--- Task directions ---
Could you copy word for word the rows from the start through the line that contains "0.65 meters", leaving the pictures out of your answer?

--- Given data ---
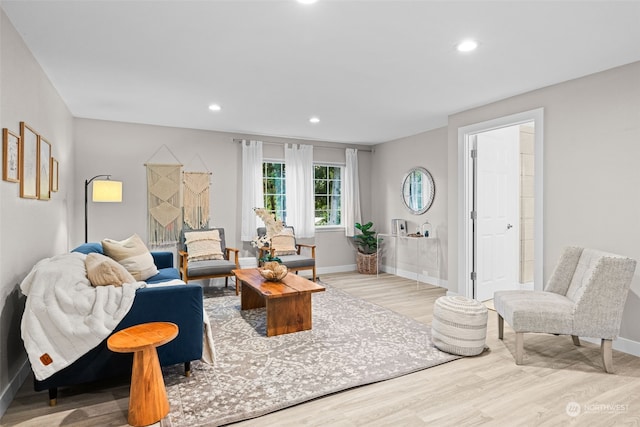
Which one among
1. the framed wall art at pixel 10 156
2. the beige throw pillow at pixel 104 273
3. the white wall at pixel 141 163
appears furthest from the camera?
the white wall at pixel 141 163

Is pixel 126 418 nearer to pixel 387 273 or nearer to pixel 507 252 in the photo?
pixel 507 252

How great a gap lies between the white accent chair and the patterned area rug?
0.65 meters

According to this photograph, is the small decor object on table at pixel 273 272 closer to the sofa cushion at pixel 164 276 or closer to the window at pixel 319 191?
the sofa cushion at pixel 164 276

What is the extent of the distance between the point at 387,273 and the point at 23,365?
17.2 ft

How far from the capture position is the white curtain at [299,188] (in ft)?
20.7

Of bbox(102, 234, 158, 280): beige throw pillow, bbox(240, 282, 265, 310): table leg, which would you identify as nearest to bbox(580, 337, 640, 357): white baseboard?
bbox(240, 282, 265, 310): table leg

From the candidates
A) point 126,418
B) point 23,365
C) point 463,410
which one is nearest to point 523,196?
point 463,410

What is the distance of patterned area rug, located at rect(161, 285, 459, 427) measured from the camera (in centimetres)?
229

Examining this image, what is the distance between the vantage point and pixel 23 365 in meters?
2.64

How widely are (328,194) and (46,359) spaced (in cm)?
521

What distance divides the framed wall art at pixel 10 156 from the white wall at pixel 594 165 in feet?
14.3

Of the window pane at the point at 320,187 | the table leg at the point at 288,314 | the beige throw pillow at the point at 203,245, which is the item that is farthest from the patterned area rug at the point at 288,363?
the window pane at the point at 320,187

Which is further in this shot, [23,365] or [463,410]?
[23,365]

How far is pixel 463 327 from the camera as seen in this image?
2982mm
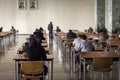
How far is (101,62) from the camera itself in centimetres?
751

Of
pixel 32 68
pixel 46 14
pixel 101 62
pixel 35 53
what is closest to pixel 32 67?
pixel 32 68

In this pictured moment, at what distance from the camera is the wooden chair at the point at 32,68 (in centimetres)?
677

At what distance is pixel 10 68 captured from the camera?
1138 cm

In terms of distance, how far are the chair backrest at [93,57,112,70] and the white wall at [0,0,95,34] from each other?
1049 inches

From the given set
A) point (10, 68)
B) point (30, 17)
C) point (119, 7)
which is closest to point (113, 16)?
point (119, 7)

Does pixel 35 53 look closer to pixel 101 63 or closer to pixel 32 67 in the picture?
pixel 32 67

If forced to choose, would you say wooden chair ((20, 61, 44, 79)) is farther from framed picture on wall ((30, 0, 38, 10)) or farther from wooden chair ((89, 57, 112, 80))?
framed picture on wall ((30, 0, 38, 10))

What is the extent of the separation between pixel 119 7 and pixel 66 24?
13522mm

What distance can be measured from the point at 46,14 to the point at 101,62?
26807 mm

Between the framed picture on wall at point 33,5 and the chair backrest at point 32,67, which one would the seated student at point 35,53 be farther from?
the framed picture on wall at point 33,5

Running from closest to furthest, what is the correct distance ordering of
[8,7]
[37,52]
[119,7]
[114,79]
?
[37,52], [114,79], [119,7], [8,7]

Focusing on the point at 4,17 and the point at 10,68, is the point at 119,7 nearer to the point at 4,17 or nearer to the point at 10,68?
the point at 10,68

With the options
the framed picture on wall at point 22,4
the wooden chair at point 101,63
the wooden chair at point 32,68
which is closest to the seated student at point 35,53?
the wooden chair at point 32,68

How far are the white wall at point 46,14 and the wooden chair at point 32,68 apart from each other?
2711 cm
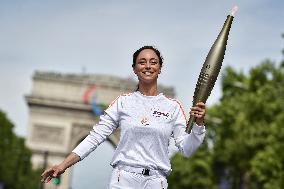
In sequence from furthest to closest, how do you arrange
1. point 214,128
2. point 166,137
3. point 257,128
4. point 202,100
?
point 214,128 → point 257,128 → point 166,137 → point 202,100

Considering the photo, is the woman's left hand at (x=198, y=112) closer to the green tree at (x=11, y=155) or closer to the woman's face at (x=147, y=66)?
the woman's face at (x=147, y=66)

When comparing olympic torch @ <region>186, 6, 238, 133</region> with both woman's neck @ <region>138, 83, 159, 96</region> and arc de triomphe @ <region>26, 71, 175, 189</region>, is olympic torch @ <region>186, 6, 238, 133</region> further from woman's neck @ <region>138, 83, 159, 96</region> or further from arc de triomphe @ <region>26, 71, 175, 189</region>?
arc de triomphe @ <region>26, 71, 175, 189</region>

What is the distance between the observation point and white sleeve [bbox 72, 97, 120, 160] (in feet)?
19.3

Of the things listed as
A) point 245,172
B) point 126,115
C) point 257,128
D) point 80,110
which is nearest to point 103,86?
point 80,110

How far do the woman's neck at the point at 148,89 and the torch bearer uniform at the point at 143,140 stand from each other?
0.03 metres

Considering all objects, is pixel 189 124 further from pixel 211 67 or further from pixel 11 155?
pixel 11 155

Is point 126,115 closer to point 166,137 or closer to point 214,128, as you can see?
point 166,137

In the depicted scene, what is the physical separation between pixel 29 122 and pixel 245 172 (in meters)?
35.5

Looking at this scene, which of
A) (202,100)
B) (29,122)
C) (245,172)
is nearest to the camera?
(202,100)

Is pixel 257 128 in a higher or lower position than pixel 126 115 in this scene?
higher

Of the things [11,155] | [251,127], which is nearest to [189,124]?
[251,127]

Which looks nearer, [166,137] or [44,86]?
[166,137]

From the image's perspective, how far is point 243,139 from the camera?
45375mm

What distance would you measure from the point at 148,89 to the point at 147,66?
176 millimetres
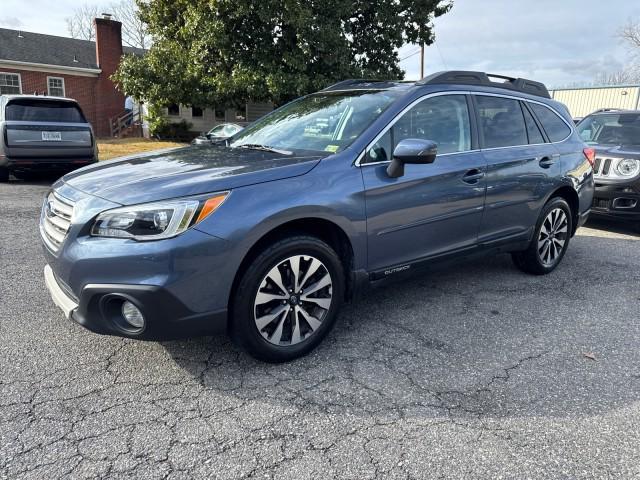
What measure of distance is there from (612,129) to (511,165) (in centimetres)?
516

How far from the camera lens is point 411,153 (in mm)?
3158

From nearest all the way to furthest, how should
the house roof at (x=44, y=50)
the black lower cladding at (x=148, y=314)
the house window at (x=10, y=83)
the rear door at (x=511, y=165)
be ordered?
the black lower cladding at (x=148, y=314) < the rear door at (x=511, y=165) < the house window at (x=10, y=83) < the house roof at (x=44, y=50)

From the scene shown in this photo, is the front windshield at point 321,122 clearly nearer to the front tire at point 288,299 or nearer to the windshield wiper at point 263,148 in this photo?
the windshield wiper at point 263,148

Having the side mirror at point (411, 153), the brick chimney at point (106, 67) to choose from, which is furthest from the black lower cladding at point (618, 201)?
the brick chimney at point (106, 67)

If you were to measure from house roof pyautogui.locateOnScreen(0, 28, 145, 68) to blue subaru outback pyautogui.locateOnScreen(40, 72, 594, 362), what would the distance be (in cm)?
2684

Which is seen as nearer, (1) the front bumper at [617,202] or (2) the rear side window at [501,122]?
(2) the rear side window at [501,122]

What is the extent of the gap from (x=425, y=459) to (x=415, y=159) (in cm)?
178

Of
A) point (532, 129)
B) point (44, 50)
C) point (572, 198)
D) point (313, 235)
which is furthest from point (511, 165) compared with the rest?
A: point (44, 50)

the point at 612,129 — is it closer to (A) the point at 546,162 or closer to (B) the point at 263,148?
(A) the point at 546,162

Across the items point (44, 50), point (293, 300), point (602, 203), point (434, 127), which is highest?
point (44, 50)

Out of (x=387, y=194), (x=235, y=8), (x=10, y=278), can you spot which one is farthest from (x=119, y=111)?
(x=387, y=194)

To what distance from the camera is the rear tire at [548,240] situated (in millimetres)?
4703

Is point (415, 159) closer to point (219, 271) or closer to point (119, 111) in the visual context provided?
point (219, 271)

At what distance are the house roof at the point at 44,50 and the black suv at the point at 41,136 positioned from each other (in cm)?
1994
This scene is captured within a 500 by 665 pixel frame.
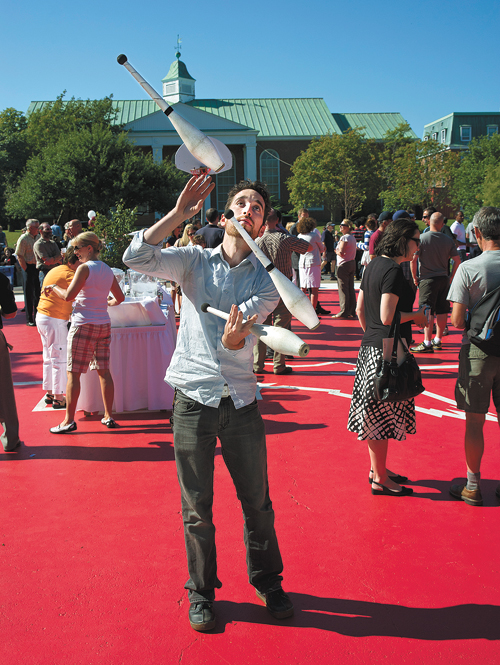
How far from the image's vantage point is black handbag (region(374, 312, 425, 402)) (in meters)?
3.63

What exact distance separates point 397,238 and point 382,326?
2.06 ft

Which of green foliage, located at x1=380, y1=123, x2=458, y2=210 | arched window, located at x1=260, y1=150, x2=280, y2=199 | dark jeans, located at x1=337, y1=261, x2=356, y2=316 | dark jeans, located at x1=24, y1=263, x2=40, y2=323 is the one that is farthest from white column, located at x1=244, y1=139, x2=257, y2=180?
dark jeans, located at x1=24, y1=263, x2=40, y2=323

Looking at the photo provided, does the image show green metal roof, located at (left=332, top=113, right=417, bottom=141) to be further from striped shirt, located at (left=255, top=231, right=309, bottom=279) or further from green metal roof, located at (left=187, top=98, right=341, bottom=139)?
striped shirt, located at (left=255, top=231, right=309, bottom=279)

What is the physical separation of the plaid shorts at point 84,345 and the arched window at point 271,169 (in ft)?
162

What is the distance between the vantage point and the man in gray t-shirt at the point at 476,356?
12.1 ft

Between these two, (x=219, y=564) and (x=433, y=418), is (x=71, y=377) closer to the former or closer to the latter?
(x=219, y=564)

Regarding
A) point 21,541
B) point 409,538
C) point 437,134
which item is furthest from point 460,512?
point 437,134

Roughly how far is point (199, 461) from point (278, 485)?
1.78 meters

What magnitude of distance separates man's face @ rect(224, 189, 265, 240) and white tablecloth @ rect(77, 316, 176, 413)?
355cm

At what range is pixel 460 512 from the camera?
3.76 m

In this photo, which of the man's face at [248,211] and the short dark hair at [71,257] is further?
the short dark hair at [71,257]

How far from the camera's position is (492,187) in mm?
42938

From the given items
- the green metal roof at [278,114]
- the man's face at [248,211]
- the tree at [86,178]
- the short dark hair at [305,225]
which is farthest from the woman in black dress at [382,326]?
the green metal roof at [278,114]

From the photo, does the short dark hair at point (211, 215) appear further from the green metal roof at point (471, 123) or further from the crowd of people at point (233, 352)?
the green metal roof at point (471, 123)
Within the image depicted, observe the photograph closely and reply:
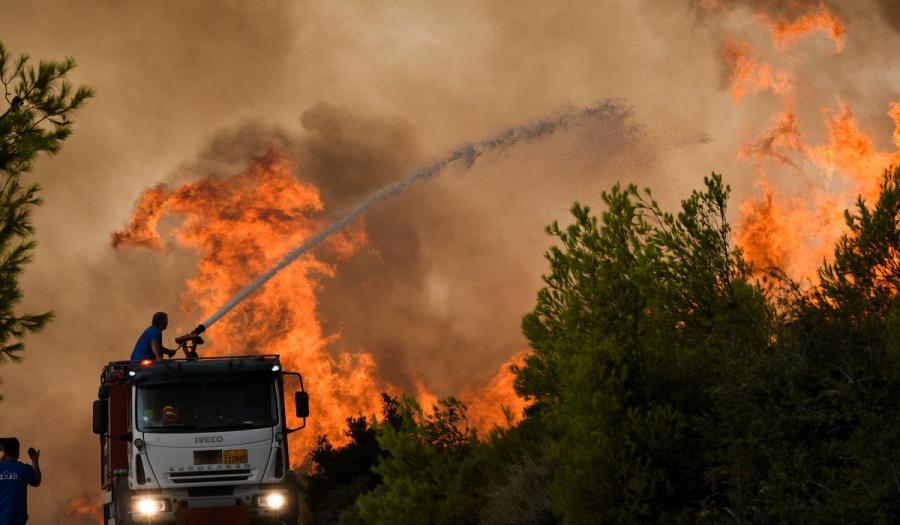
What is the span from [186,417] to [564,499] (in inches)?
238

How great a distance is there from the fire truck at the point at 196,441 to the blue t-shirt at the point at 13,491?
205 cm

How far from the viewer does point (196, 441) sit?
51.5ft

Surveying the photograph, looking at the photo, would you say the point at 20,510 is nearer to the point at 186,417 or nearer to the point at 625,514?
the point at 186,417

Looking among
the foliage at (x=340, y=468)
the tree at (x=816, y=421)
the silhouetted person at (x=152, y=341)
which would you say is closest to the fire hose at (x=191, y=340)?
the silhouetted person at (x=152, y=341)

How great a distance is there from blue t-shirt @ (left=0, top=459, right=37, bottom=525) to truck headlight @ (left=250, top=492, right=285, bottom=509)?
138 inches

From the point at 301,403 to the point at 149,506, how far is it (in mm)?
2894

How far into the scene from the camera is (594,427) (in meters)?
15.5

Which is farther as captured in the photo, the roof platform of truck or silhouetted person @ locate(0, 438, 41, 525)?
the roof platform of truck

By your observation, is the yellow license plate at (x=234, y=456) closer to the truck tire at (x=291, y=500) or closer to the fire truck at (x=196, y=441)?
the fire truck at (x=196, y=441)

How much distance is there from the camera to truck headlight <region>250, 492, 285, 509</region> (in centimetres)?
1582

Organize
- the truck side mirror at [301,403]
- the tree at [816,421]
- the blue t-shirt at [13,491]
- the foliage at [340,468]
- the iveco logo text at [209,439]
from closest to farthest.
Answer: the tree at [816,421] < the blue t-shirt at [13,491] < the iveco logo text at [209,439] < the truck side mirror at [301,403] < the foliage at [340,468]

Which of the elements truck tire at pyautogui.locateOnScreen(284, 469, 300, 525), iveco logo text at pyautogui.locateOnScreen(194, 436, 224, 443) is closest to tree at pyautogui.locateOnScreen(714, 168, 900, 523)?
truck tire at pyautogui.locateOnScreen(284, 469, 300, 525)

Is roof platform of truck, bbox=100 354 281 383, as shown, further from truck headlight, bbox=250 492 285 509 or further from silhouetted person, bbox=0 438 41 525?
silhouetted person, bbox=0 438 41 525

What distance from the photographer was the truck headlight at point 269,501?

--- Solution to the problem ---
Which one among
1. the framed wall art at pixel 10 156
2. the beige throw pillow at pixel 104 273
3. the white wall at pixel 141 163
appears furthest from the camera?
the white wall at pixel 141 163

Is pixel 126 418 nearer to pixel 387 273 or nearer to pixel 507 252 in the photo?
pixel 507 252

How great a gap lies between the white accent chair and the patterned area rug?
0.65 meters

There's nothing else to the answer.